Me arrodillé en el velatorio, mecánicamente agradeciendo a los asistentes junto a los alumnos de mi padre.
—Lici, sé fuerte—, me consoló un viejo amigo de mi padre, suspirando.
—Gracias, tío Villas.
Habían pasado tres días desde la muerte de papá. Todos los alumnos y colegas que recibieron la noticia llegaron para ayudarme, comprendiendo mi estado de shock, se encargaron de organizar el funeral.
Mi padre tuvo grandes logros en medicina; era profesor y también director del hospital, curó a muchas personas. Además de sus amigos cercanos, también vinieron pacientes que habían recibido su ayuda para darle el último adiós.
Se eligió un salón grande para la ceremonia, y los alumnos de mi padre permanecieron a mi lado, ayudándome a recibir a los asistentes, un rol que debería haber cumplido Vicente.
Cuando me levanté, mis piernas flaquearon, pero por suerte alguien me sostuvo.
—Cuidado.
—Gracias—, murmuré a Gilberto, sintiéndome culpable al notar las ojeras bajo sus ojos.
Gilberto Pedregón era el alumno favorito de mi padre, pero debido a su hemofobia, no pudo convertirse en cirujano. A pesar de que mi padre lo consideró una lástima, lo guió y apoyó para que siguiera investigando. Ahora, Gilberto trabaja en nuestra alma mater y se dedica a la investigación.
Fue el primero en llegar a mi lado después del accidente de papá, acompañándome en todo momento mientras organizaba el funeral. Constantemente me insistía en que descansara, mientras él apenas dormía.
Le llamé a Vicente decenas de veces, esperando que viniera a estar conmigo, pero no contestó.
No apagó el teléfono, ni respondió, simplemente me ignoró.
—¿Dónde está Vicen?— preguntó el tío Villas, echando un vistazo al salón.
No respondí, pero el director Torno, que justo pasaba, se apresuró a decir:
—El Dr. Arroyo está en extensión de salud comunitaria en una zona rural y aún no ha regresado.
El tío Villas suspiró.
—Soy viejo y no entiendo a los jóvenes, pero sé que Agustín lo consideraba como un hijo, debería estar aquí de luto—.
Negó con la cabeza mientras hablaba.
El director Torno sonrió forzadamente, diciendo que la señal en la zona rural era mala, y que estaban tratando de contactarlo.
Yo sonreí con amargura.
Mi padre se desvivió por Vicente, incluso lo ayudó a ingresar al Hospital El Amor, usando su influencia. Hasta le revisó y corrigió las tesis para su promoción, sacrificando noches de sueño.
Y a cambio, Vicente ni siquiera se molestó en atenderlo en su último momento.
Llegada la noche, cuando todos los invitados se habían ido, Gilberto me sugirió que descansara mientras él se encargaba de despedir a los últimos colegas.
Me senté en el suelo, apoyada contra la pared, y saqué mi móvil, que no había tocado en todo el día. La pantalla rota aún funcionaba a duras penas.
Recibí muchos mensajes de condolencia.
Ninguno de Vicente. Ni una llamada.
De repente, una notificación de Twitter me llamó la atención, era una publicación de alguien a quien seguía especialmente.
Casi nunca usaba Twitter y seguía a pocas personas.

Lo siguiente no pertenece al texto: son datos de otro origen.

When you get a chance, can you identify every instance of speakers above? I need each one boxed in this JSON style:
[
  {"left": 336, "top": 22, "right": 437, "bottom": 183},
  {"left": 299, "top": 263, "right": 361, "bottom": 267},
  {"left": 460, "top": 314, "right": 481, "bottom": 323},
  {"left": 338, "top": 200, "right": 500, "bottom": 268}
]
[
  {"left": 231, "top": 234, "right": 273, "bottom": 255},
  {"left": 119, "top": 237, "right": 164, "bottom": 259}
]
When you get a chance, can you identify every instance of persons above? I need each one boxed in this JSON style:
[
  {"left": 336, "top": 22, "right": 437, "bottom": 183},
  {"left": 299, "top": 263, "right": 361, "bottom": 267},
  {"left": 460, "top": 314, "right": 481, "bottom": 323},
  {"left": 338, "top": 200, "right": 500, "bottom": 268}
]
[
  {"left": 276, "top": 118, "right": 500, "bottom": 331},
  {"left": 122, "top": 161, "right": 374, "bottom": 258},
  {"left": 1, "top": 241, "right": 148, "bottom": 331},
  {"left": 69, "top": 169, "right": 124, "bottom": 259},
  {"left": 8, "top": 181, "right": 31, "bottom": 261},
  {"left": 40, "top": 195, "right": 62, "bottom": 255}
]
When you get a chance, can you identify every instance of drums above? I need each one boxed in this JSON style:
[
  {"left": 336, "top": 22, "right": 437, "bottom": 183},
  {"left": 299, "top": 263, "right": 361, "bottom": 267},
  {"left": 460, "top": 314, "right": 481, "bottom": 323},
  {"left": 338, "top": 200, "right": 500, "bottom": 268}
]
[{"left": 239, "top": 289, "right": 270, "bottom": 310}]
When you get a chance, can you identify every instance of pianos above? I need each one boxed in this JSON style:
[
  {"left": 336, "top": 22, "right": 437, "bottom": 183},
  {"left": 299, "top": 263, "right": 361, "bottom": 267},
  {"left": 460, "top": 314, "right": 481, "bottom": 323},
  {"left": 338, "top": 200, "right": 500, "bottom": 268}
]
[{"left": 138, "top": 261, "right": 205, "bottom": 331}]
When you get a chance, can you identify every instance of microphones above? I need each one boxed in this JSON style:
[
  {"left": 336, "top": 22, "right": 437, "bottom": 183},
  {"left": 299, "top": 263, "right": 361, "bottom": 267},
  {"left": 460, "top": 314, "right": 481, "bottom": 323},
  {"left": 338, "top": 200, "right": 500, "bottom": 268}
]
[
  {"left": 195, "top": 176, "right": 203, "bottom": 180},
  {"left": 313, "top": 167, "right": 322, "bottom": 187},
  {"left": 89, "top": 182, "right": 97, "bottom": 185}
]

Instintivamente abrí la notificación, era una publicación de Suna.
La foto mostraba el cielo estrellado en la noche. La segunda foto mostraba dos pares de pies juntos. Reconocí uno de los pares de zapatos, eran las botas de montaña que le había comprado a Vicente.
La primera vez que fue a una misión médica en una zona rural, no se imaginó lo remoto que sería el lugar, y se llevó unos zapatos de vestir. Al final del primer día, sus zapatos estaban arruinados, y me llamó bromeando sobre cómo había olvidado lo que era el campo.
Al día siguiente, le compré esas botas de montaña.
Hundí mi cabeza entre las rodillas, conteniendo los sollozos que querían escapar. No podía dejar que papá, desde el cielo, siguiera preocupándose por mí.